Write out, character for character, every line from the one containing "Going from farthest" through the one containing "the point at 572,261, the", including both of those lines.

* [Recorded information]:
══════════════════════════════

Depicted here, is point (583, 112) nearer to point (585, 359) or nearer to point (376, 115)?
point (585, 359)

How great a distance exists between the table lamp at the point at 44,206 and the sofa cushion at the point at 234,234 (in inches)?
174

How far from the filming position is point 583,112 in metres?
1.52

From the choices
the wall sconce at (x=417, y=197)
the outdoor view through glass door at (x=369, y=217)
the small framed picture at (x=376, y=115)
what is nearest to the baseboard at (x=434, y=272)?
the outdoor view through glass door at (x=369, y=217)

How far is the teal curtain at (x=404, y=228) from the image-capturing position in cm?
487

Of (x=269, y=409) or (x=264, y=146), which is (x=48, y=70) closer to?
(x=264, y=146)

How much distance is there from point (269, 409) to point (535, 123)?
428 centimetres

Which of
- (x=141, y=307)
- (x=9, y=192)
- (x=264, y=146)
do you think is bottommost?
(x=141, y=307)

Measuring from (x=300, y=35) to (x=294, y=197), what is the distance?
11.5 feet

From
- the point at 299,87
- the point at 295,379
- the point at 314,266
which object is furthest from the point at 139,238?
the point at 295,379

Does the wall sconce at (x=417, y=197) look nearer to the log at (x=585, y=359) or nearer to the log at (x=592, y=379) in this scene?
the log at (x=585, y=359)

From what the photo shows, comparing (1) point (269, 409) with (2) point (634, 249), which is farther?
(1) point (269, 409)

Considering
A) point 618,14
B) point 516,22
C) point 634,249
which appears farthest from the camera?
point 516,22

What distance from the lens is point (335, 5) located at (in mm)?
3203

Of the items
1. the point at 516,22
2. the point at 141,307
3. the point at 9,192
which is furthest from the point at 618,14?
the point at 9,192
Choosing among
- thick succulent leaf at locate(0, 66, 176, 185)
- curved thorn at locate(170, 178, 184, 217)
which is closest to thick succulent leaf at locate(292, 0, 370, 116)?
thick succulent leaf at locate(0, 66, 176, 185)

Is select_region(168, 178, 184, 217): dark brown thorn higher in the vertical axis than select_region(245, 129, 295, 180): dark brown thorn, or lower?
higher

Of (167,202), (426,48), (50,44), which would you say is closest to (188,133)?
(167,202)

══════════════════════════════

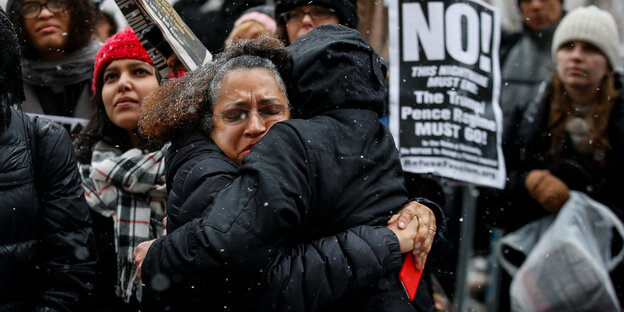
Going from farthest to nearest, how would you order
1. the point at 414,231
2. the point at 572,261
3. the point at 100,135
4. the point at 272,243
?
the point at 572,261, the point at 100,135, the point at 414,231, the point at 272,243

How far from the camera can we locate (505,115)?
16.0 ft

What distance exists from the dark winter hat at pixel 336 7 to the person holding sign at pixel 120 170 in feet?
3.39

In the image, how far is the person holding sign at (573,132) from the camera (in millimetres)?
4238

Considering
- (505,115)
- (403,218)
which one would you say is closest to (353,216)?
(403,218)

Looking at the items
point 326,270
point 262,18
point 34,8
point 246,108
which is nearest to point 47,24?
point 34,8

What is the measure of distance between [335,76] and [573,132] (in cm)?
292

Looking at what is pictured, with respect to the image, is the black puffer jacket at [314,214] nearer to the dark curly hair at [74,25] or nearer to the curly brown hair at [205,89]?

══════════════════════════════

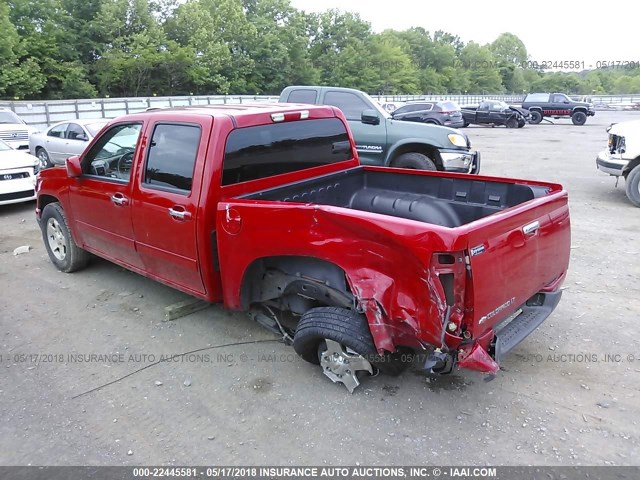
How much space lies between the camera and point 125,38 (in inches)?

══════════════════════════════

* [Task solution]:
Going from farthest to nearest, how would you order
1. the point at 414,231
2. the point at 572,261
3. the point at 100,135
4. the point at 272,243
?
the point at 572,261, the point at 100,135, the point at 414,231, the point at 272,243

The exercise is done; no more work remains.